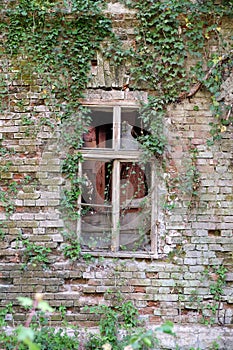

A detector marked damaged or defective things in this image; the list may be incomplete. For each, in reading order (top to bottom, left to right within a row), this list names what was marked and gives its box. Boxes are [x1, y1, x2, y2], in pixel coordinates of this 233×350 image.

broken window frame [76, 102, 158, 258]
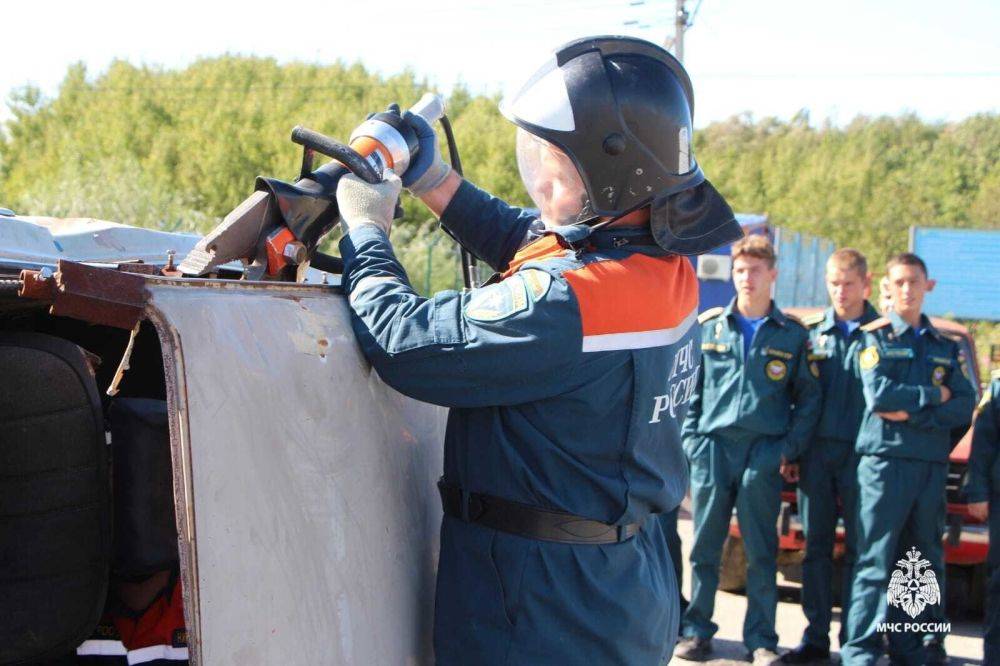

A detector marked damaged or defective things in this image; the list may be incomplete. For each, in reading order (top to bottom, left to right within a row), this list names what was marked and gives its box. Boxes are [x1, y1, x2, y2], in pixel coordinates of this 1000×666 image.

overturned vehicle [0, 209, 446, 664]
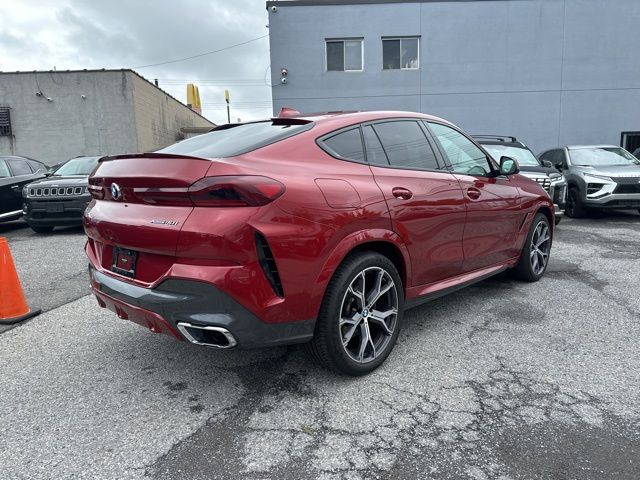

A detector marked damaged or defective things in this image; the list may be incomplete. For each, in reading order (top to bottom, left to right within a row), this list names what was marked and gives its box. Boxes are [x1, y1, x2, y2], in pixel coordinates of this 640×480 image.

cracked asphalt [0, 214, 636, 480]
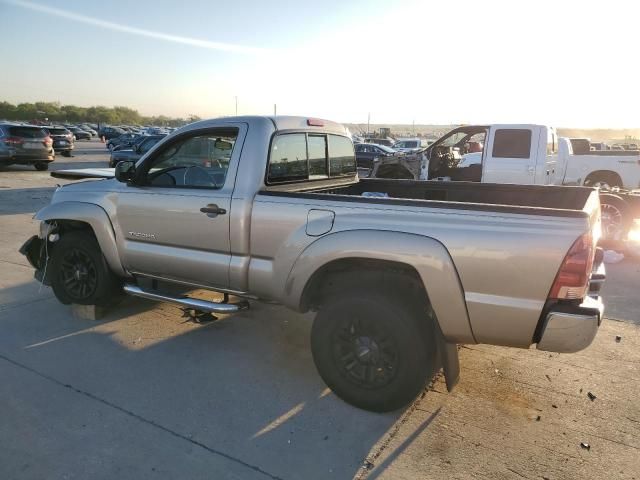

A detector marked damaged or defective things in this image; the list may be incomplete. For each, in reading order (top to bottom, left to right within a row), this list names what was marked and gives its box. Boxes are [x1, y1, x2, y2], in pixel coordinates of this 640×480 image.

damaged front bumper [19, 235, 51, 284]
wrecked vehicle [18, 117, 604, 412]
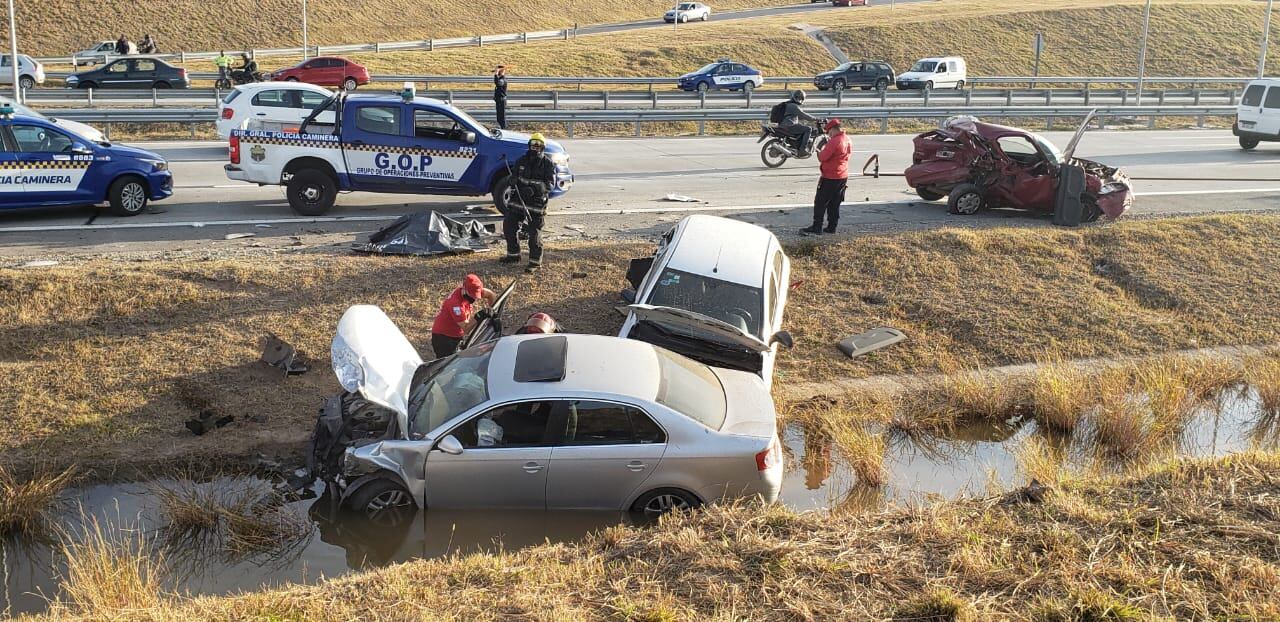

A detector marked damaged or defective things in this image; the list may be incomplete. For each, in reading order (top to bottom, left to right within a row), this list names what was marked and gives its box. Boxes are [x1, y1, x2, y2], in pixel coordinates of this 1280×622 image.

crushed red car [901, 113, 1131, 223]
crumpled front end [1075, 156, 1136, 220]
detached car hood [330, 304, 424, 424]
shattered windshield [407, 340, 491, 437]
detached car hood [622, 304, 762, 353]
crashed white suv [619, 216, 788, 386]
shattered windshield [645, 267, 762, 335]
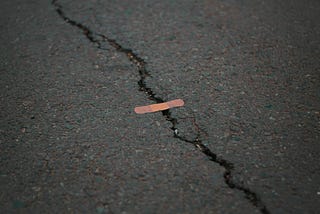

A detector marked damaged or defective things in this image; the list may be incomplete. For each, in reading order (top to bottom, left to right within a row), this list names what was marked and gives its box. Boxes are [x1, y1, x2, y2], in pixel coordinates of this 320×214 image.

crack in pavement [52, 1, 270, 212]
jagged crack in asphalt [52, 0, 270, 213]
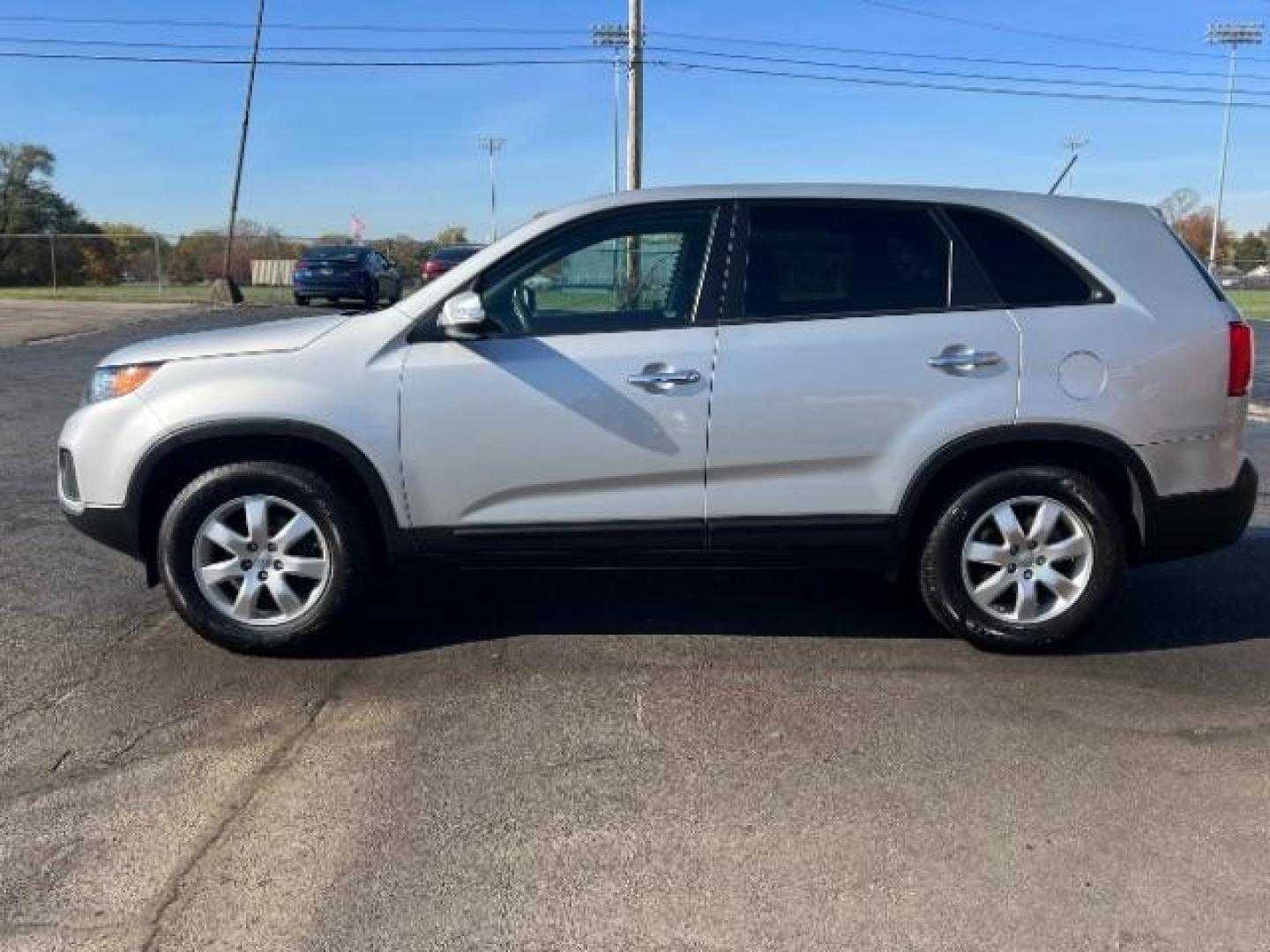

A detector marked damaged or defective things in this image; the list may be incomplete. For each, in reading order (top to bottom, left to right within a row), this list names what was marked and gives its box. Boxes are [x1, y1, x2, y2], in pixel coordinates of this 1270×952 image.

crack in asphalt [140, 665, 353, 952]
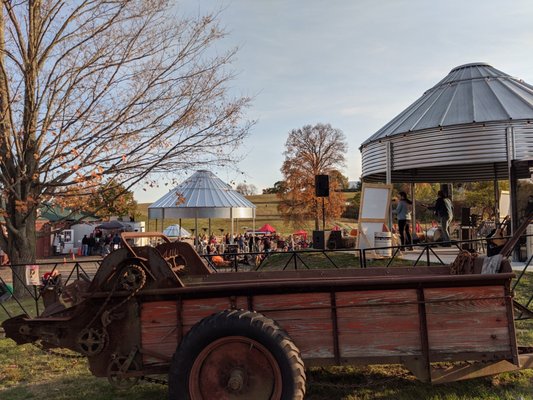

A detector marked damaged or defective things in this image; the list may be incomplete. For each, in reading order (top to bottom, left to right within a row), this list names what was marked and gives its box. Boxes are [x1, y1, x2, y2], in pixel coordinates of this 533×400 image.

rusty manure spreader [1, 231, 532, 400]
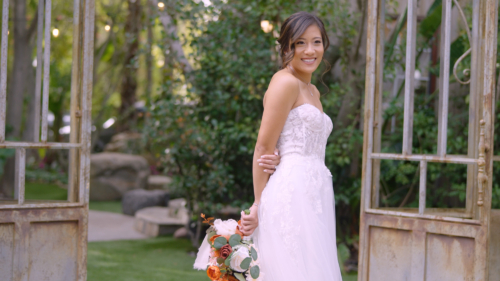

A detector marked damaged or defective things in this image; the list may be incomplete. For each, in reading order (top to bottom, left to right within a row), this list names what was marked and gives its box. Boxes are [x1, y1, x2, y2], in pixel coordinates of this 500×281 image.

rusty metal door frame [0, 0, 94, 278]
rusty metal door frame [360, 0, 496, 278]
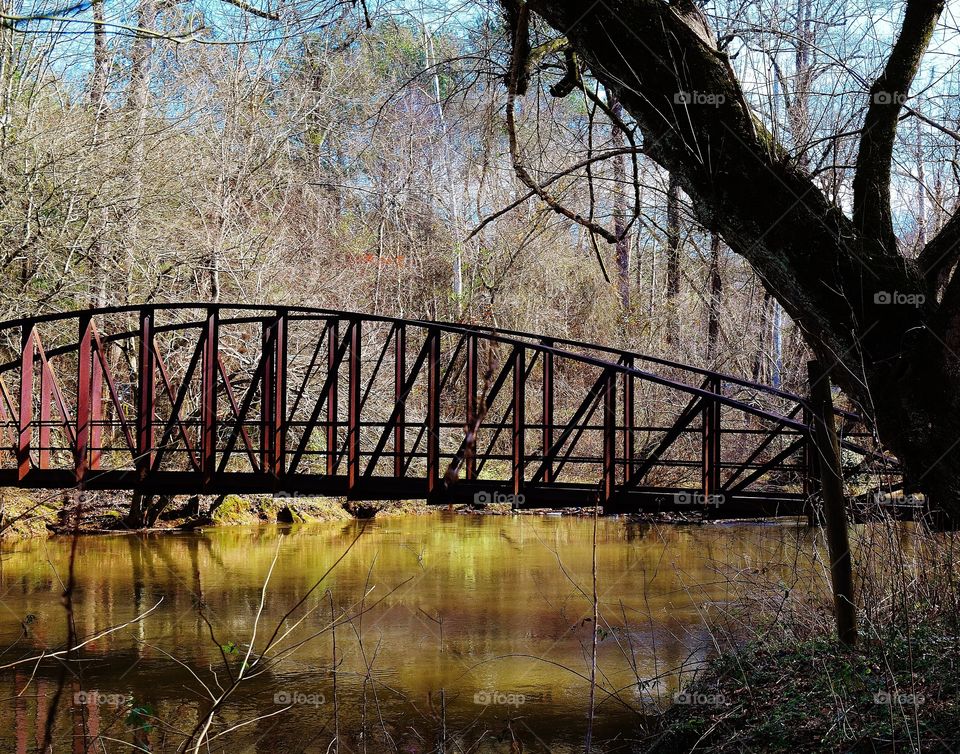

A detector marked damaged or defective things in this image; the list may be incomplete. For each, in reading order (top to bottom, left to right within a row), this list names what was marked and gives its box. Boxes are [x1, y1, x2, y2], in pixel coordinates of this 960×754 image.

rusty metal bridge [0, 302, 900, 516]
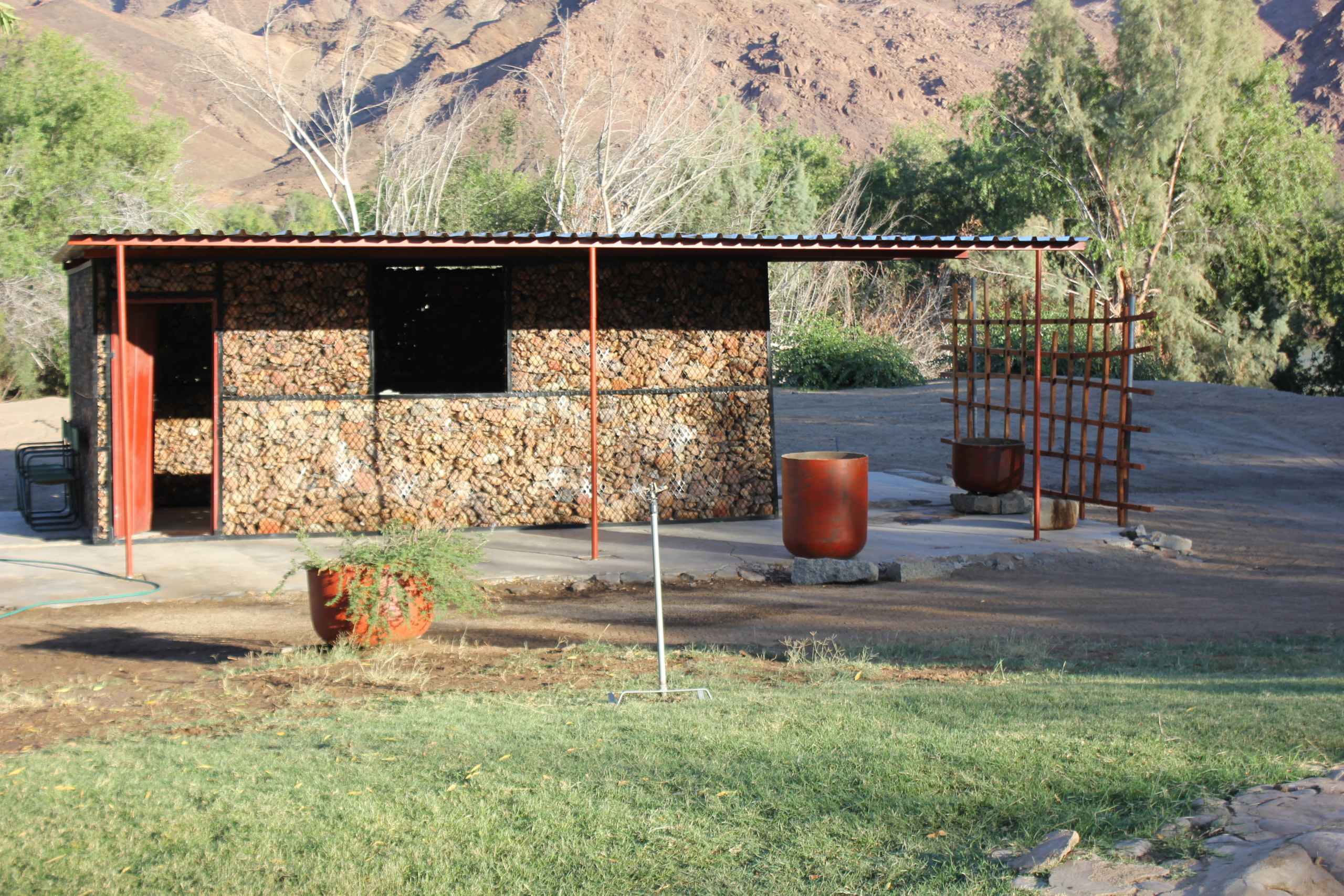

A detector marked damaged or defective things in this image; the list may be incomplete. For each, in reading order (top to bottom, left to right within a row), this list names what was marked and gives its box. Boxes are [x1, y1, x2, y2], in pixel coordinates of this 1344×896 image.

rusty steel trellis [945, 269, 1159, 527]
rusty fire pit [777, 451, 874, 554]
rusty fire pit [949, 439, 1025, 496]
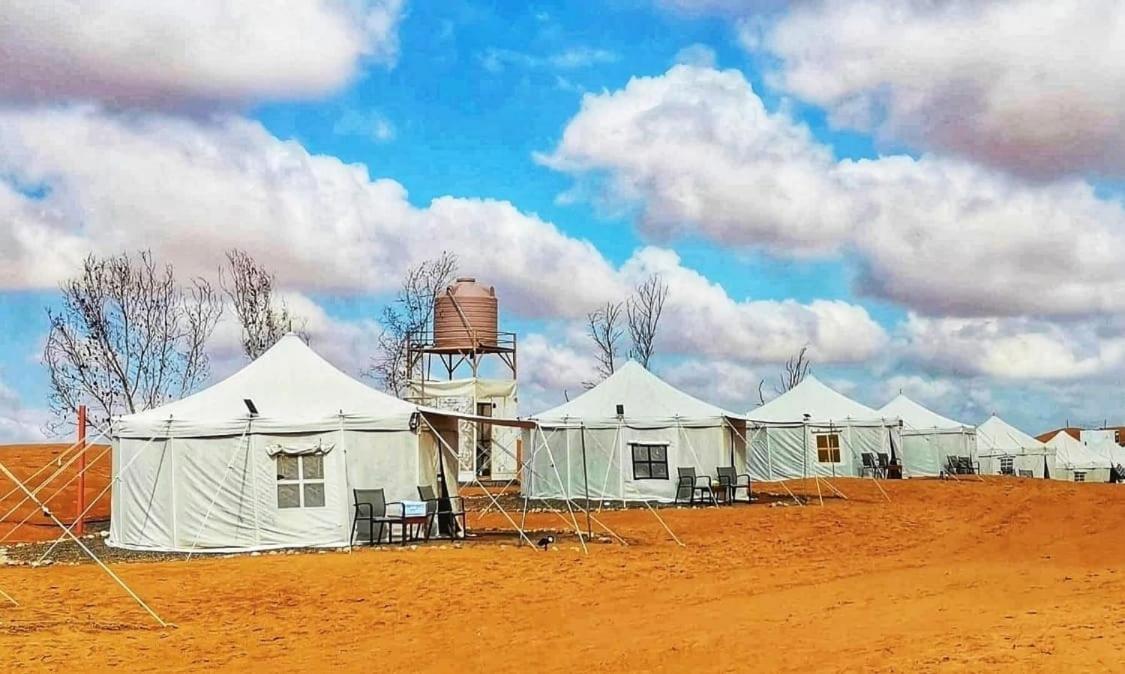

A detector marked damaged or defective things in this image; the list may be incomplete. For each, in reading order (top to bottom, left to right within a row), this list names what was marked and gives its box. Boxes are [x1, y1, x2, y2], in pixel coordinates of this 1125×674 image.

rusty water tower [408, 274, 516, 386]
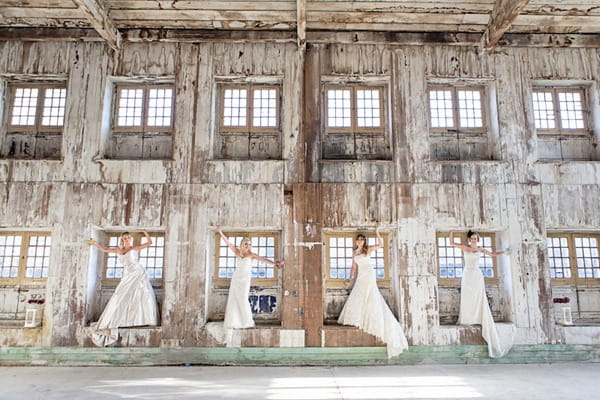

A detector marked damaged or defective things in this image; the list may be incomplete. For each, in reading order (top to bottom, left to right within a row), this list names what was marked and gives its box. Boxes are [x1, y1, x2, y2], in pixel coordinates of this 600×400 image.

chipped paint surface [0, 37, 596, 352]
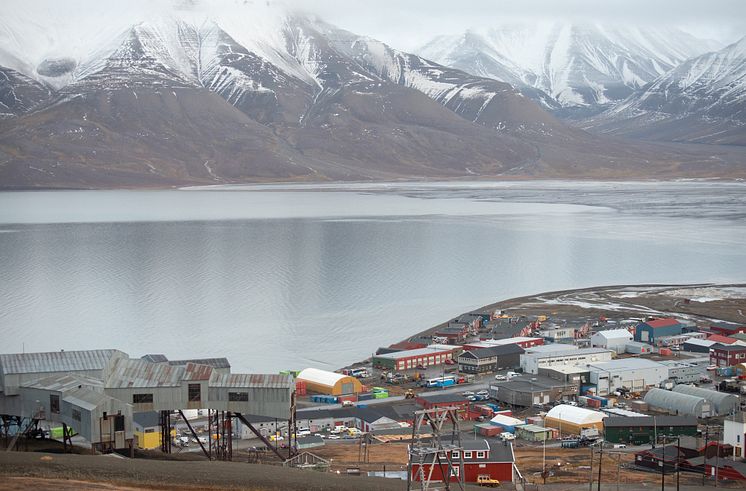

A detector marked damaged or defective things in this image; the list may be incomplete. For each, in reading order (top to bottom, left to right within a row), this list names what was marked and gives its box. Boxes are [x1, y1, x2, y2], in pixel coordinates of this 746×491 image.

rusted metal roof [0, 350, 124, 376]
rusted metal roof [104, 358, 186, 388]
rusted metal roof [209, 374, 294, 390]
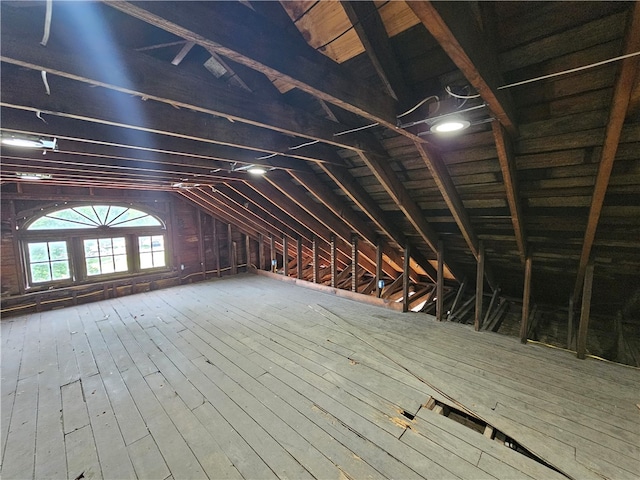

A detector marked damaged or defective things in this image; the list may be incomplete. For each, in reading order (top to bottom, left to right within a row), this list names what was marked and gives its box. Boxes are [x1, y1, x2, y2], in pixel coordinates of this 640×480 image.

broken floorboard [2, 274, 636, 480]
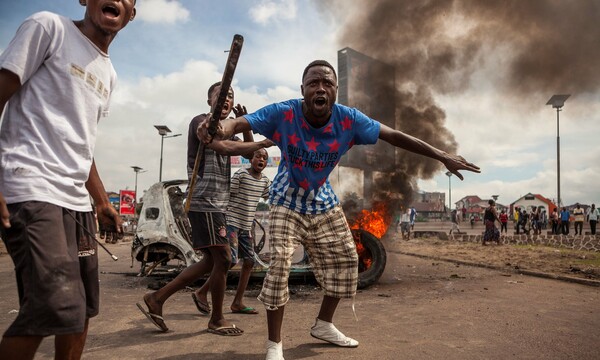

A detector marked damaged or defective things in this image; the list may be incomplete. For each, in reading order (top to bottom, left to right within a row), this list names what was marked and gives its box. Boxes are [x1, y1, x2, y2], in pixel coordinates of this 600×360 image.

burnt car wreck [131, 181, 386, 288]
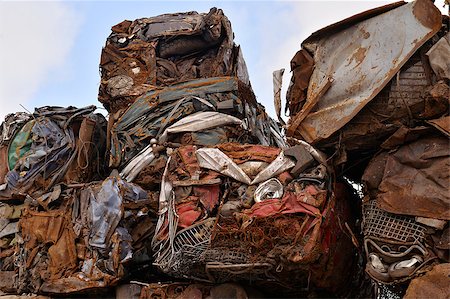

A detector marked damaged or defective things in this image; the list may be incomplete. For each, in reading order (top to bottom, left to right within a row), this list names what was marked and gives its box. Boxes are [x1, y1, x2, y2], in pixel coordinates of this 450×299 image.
____
GOAL: Reproduce the records word for word, from their beginning through the line that contains "overturned vehicle [0, 209, 446, 664]", and omit the pictures from the copy.

EXERCISE OUTPUT:
A detector marked damaged or defective things in this image; the list may be incomplete. For each, in reading order (top to bottom, left to right within a row), this list names what was marked and gives its box. Boxes are [x1, y1, x2, y2], in pixel coordinates of this 233×350 image.

broken window frame [76, 102, 158, 258]

A detector marked damaged or defective things in this image; the list may be incomplete. For each, in reading order (top to bottom, left to right within a row), this list names what was marked and gives its box. Boxes are [x1, y1, x2, y2], in pixel coordinates of this 1000×666 image.

overturned vehicle [0, 209, 446, 664]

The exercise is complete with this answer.